Although growth remains anaemic by its standards at below 3%, the Sarb has not adjusted the repo rate since a 50 basis-point cut a year ago. Its hands are tied by a sharp fall in the rand, which has pushed import costs higher.
The rand has fallen nearly 20% against the dollar since the beginning of 2013, partly as investors balk at incessant strikes at mines which have slashed output in the world's largest platinum producer.
"Even though the economy is underperforming, the central bank doesn't have the flexibility to cut rates further as inflation is out of comfort levels," said Katrina Ell, an economist at Moody's Analytics in Sidney.
Headline consumer inflation slowed more than expected to 5.6% in May but the central bank expects it to trend higher, breaching the upper end of a 3% to 6% target band in the third quarter.
Governor Gill Marcus dampened hopes of an interest rate cut last month, warning that the weakness in the rand had limited the scope to loosen monetary policy.
But a fortnight ago, Marcus was equally lukewarm on the notion of higher rates, telling a business lunch that "the downside risks to the growth outlook would suggest that we should tolerate inflation at these levels".
The consensus among economic analysts polled this week is that the Reserve Bank will keep rates on hold at least until the second half of next year while it assesses inflation trends and growth prospects.
South Africa's debt market has priced out a rate cut next week, while the short-term interest rate market is pricing in more than a 50% chance of a hike.

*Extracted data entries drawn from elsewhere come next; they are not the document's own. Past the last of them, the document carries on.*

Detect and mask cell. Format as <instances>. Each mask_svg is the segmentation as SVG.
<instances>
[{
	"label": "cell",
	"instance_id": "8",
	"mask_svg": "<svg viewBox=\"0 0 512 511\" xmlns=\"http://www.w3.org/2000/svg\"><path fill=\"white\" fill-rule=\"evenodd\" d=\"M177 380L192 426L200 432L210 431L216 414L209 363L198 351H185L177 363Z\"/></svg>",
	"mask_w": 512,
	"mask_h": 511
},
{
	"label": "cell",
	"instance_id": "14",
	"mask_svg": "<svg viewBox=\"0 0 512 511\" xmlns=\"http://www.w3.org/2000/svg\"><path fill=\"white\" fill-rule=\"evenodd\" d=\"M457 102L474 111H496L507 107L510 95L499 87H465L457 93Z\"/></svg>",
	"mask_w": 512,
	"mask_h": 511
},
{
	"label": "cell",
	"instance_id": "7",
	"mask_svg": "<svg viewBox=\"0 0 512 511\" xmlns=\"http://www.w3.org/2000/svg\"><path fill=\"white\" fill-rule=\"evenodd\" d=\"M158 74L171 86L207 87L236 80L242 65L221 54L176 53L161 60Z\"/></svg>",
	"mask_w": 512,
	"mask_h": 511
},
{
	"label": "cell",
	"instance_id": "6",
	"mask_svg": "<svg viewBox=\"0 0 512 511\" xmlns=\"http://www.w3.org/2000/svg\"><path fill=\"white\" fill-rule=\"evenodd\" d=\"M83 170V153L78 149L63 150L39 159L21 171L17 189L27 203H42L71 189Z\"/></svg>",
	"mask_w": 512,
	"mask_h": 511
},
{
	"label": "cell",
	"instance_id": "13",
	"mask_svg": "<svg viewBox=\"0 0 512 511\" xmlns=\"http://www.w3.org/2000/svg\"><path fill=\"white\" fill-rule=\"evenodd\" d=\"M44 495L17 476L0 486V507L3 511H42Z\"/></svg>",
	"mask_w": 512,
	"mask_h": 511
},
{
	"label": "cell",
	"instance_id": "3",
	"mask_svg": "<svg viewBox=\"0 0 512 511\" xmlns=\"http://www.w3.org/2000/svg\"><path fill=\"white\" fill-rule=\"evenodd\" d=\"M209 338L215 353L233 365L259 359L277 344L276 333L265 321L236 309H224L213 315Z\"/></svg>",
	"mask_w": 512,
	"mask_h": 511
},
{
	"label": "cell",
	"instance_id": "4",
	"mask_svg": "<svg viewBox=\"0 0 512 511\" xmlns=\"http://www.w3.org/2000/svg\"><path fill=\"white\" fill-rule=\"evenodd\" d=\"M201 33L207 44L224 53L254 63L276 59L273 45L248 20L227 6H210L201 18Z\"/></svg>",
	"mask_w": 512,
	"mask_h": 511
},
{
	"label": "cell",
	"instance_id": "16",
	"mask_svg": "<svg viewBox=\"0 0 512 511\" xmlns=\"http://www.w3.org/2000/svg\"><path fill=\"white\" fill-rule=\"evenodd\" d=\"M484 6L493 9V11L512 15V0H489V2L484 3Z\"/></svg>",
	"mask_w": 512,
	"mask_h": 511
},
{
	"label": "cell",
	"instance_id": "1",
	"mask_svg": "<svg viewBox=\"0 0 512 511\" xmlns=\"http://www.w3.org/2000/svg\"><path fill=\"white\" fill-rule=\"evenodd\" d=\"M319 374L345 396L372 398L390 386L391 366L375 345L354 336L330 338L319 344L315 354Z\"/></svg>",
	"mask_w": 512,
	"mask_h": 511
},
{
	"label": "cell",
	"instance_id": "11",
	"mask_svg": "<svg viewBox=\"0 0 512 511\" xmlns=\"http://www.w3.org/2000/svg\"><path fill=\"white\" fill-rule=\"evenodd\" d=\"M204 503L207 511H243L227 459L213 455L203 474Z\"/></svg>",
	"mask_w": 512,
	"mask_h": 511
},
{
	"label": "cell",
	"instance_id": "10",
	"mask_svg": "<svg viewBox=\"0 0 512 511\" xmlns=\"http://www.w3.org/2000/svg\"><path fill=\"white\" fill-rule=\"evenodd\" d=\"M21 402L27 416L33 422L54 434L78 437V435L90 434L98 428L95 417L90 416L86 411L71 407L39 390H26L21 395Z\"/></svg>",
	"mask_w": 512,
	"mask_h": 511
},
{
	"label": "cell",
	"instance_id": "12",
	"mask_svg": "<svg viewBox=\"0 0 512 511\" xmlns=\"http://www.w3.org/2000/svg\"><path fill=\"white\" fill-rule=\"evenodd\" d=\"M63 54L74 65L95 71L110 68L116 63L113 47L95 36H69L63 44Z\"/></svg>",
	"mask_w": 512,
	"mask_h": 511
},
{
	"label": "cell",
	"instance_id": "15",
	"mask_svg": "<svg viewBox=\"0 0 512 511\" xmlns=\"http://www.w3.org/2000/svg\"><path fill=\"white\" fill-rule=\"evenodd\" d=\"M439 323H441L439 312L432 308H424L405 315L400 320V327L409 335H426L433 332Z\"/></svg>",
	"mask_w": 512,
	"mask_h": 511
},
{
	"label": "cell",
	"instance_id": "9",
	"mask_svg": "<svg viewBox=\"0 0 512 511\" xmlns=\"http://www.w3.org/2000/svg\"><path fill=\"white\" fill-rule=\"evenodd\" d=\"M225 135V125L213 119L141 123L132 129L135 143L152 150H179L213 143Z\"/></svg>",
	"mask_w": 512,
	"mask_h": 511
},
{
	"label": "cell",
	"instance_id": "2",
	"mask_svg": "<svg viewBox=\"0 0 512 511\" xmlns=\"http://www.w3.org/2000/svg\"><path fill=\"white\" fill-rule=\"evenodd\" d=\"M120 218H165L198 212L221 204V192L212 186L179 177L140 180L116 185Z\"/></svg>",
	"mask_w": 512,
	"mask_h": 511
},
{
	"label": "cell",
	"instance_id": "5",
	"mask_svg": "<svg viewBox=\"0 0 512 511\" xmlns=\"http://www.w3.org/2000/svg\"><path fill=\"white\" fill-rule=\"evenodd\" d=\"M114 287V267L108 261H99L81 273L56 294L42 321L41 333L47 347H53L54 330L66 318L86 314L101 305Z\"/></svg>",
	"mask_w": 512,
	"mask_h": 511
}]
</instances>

A 50 basis-point increase is seen by early 2014.
"We believe the market is wrong to price in the risk of imminent rate tightening," said Razia Khan, head of Africa research at Standard Chartered in London.
"Should the growth outlook weaken further or the rand stabilise, improving the inflation outlook, then the risk of a rate cut is likely to increase," she added, noting that at least one member of the MPC argued for lower rates at the May meeting.